Transcribe, word for word, only the lines from the one containing "common name: common brushtail possum" through the end of the material below. Pictures stay out.

Data provided Start Marker

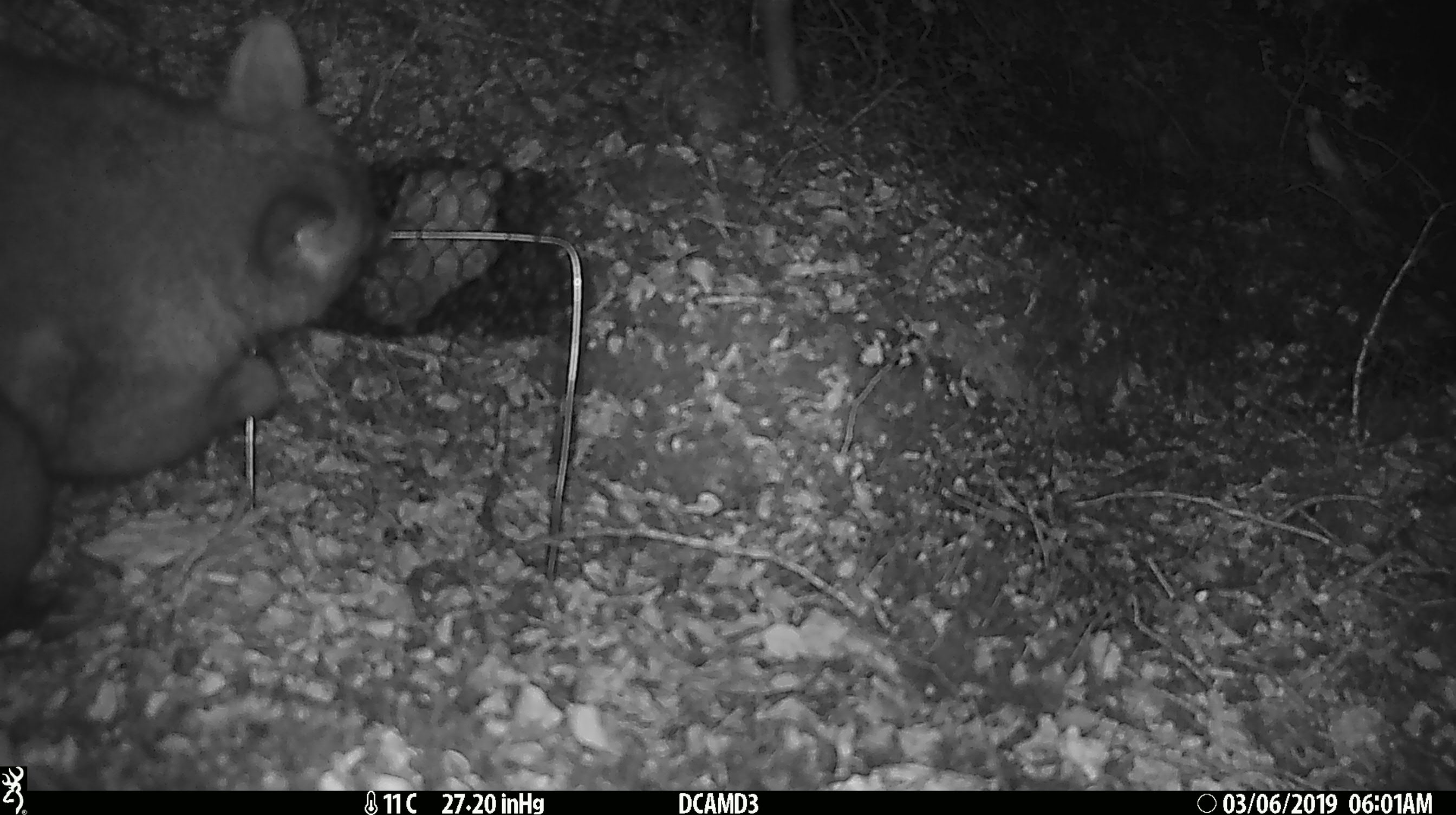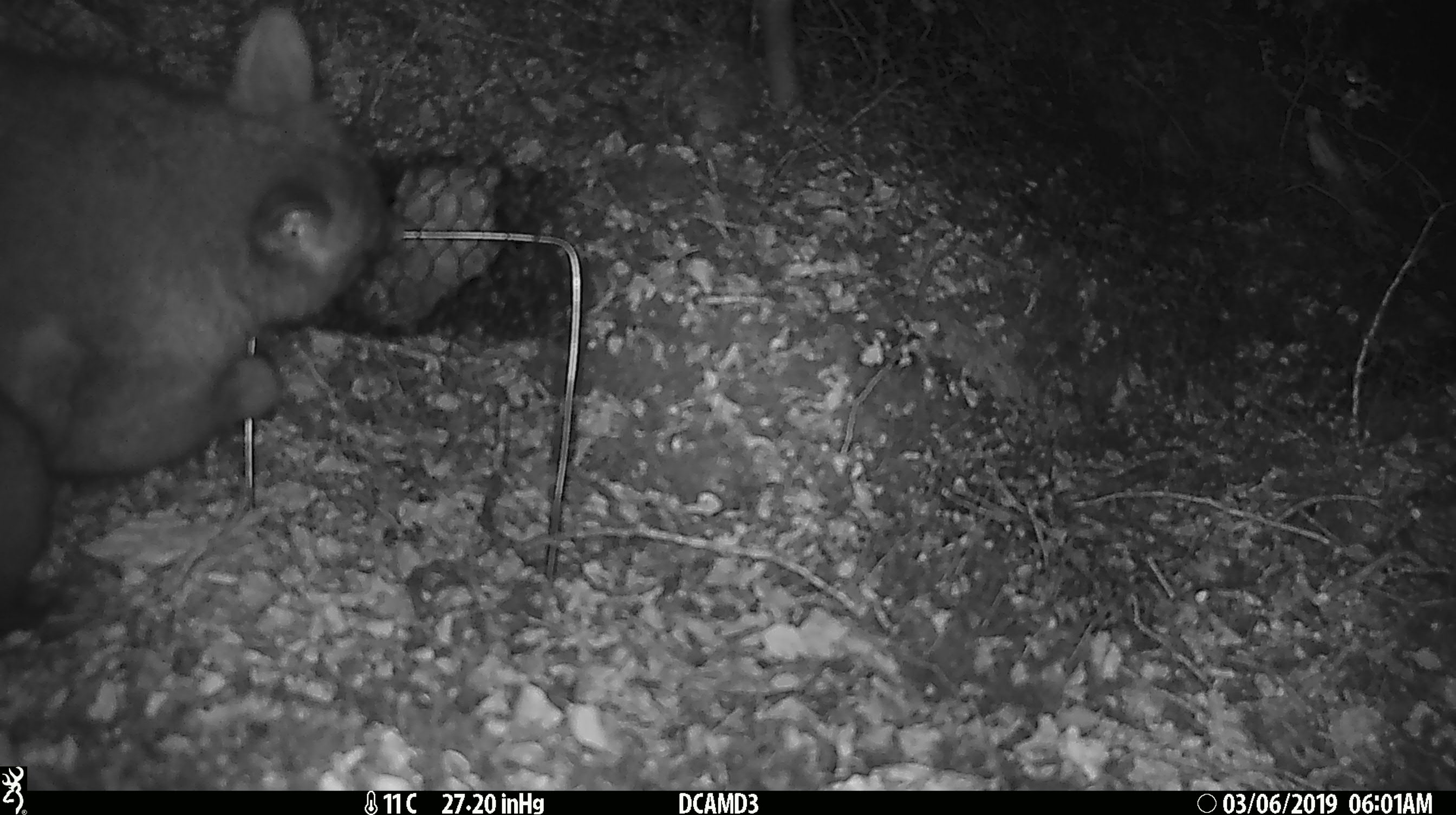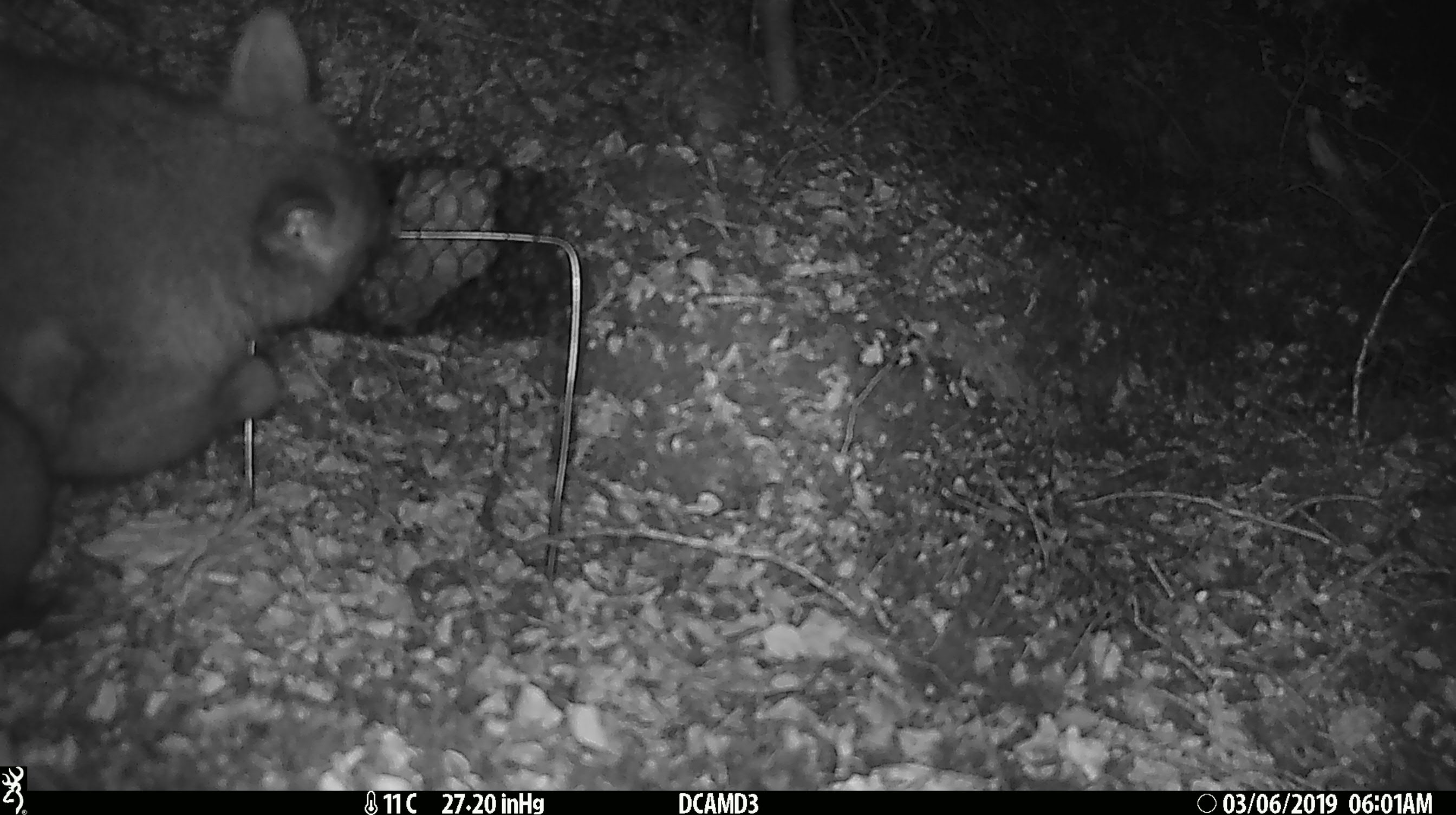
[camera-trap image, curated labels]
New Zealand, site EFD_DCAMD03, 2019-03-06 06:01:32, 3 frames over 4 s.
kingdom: Animalia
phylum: Chordata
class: Mammalia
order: Diprotodontia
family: Phalangeridae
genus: Trichosurus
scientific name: Trichosurus vulpecula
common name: common brushtail possum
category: possum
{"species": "possum (common brushtail possum) (Trichosurus vulpecula)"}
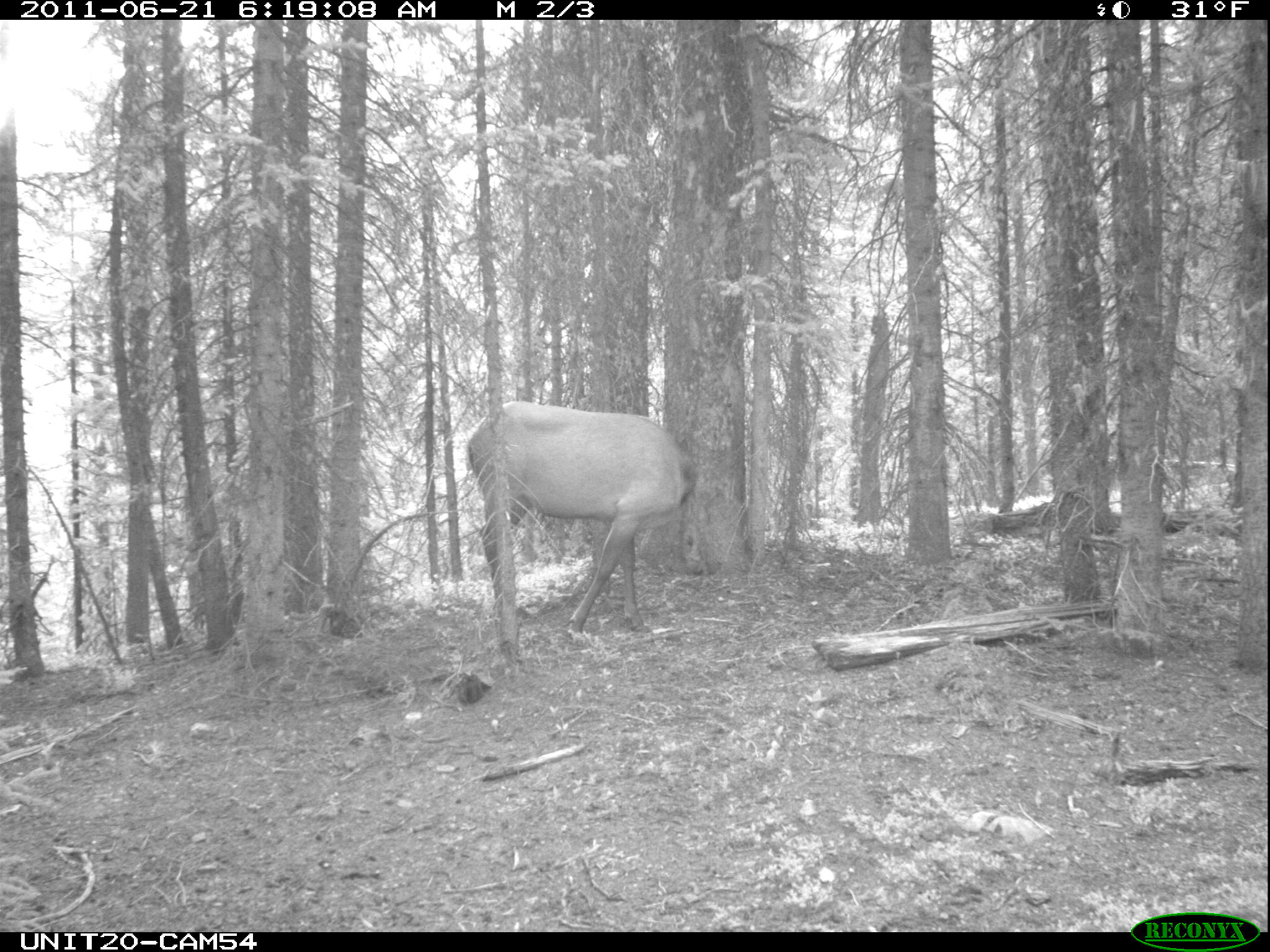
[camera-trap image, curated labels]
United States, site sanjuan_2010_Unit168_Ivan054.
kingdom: Animalia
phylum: Chordata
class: Mammalia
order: Artiodactyla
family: Cervidae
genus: Cervus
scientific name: Cervus elaphus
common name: red deer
Cervus elaphus (red deer).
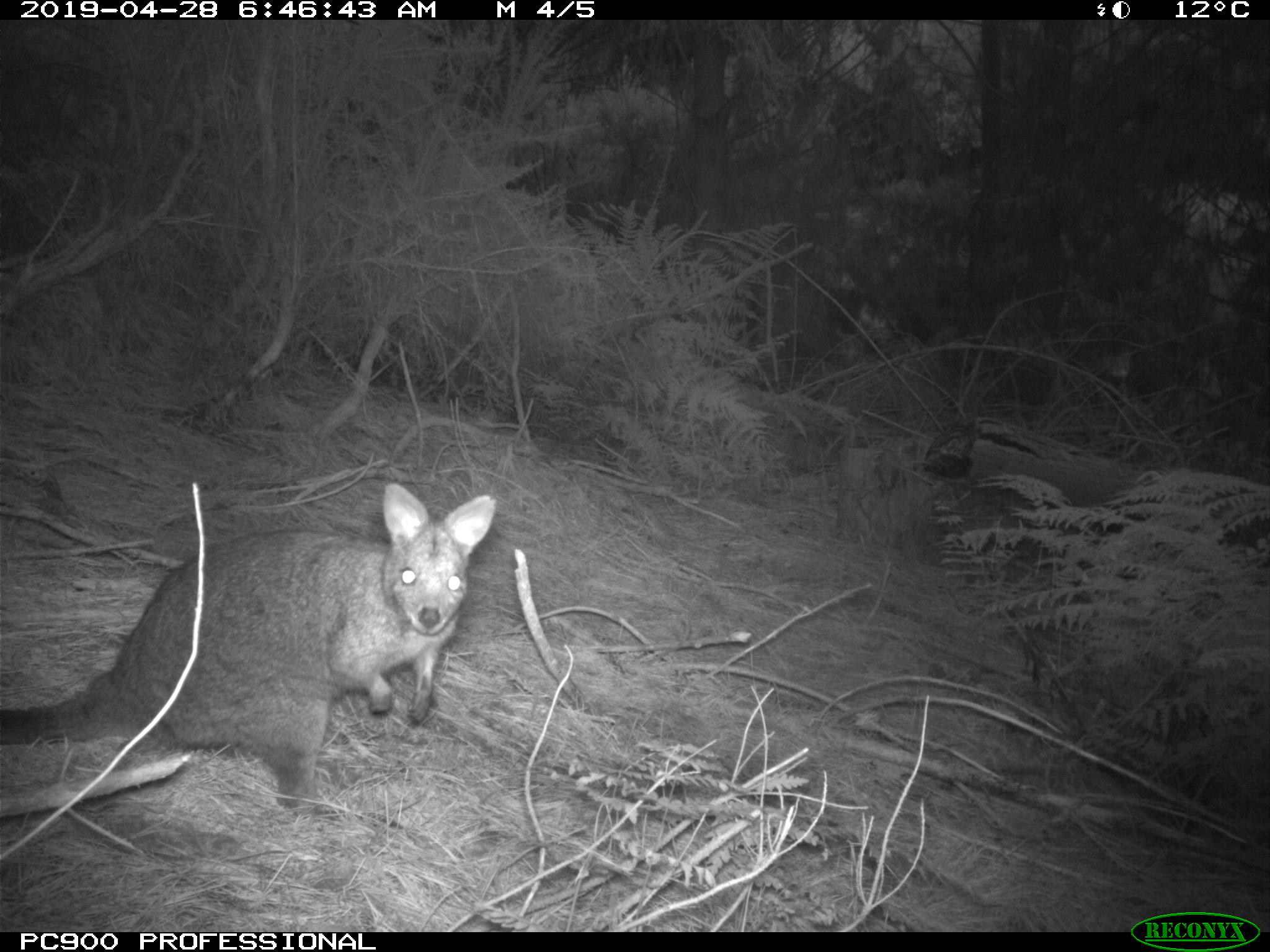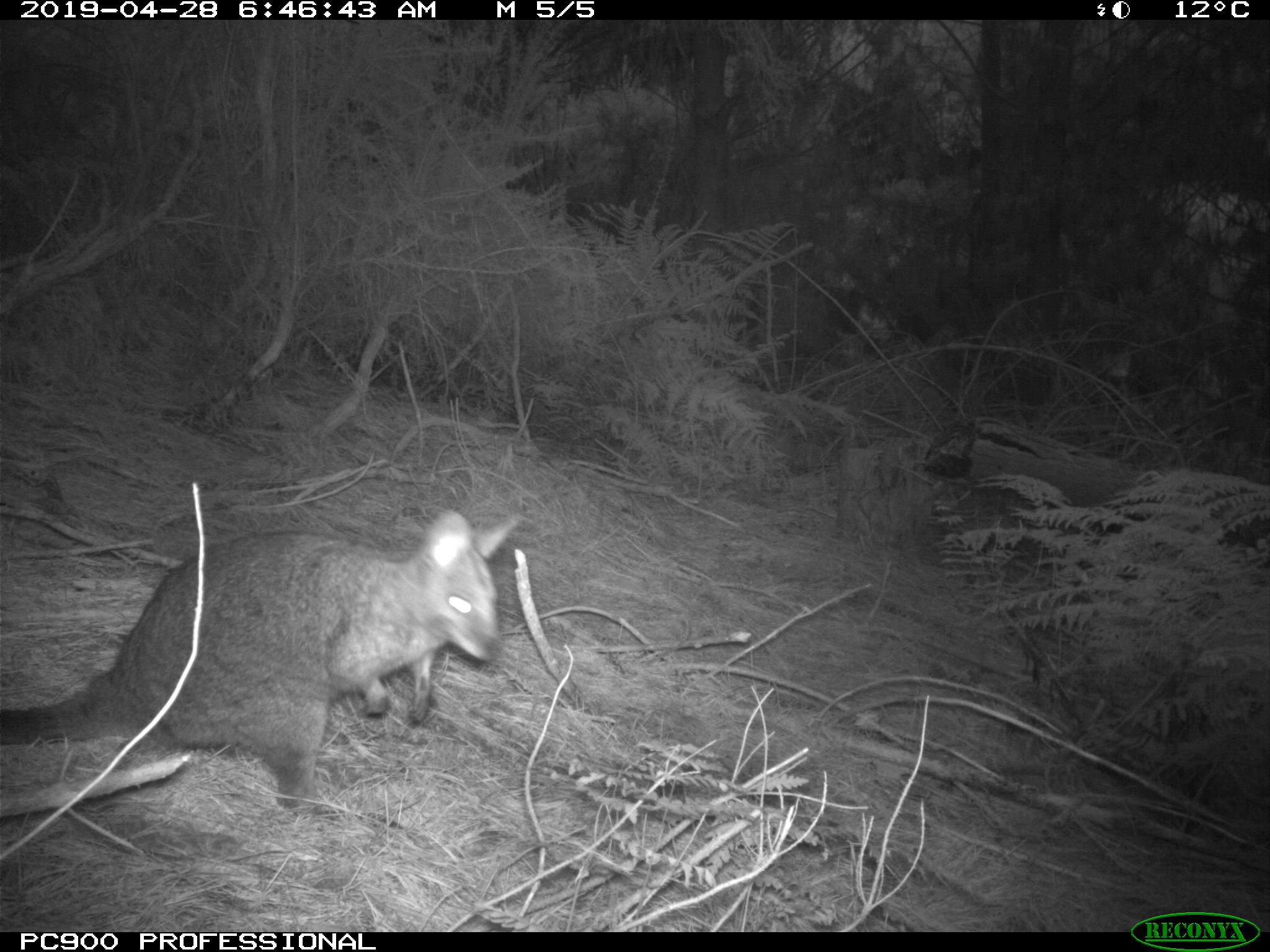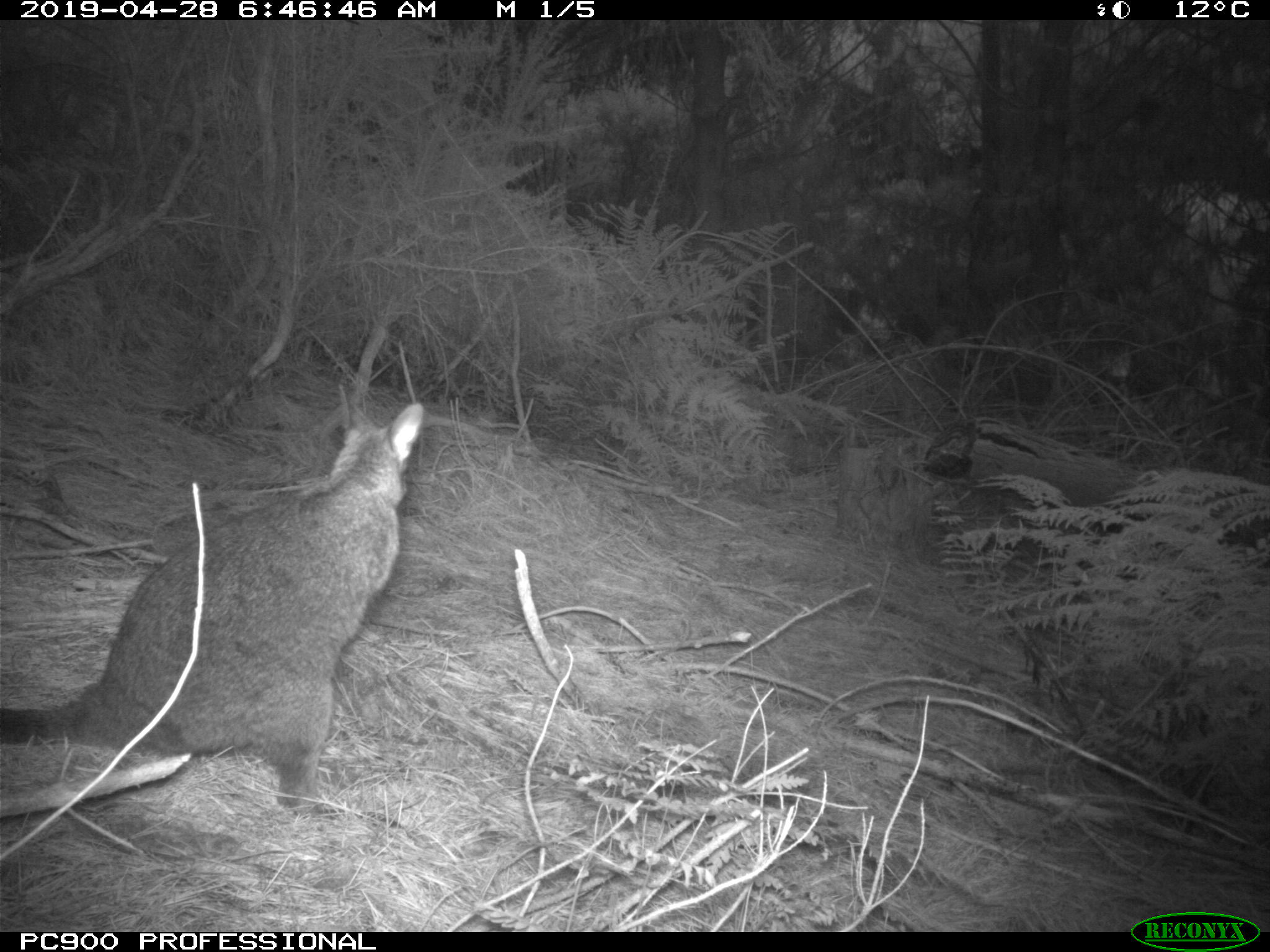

Data provided End Marker

* Answer to the problem:
common name: common brushtail possum
category: possum
{"species": "possum (common brushtail possum) (Trichosurus vulpecula)"}
[camera-trap image, curated labels]
United States, site sanjuan_2010_Unit168_Ivan054.
kingdom: Animalia
phylum: Chordata
class: Mammalia
order: Artiodactyla
family: Cervidae
genus: Cervus
scientific name: Cervus elaphus
common name: red deer
Cervus elaphus (red deer).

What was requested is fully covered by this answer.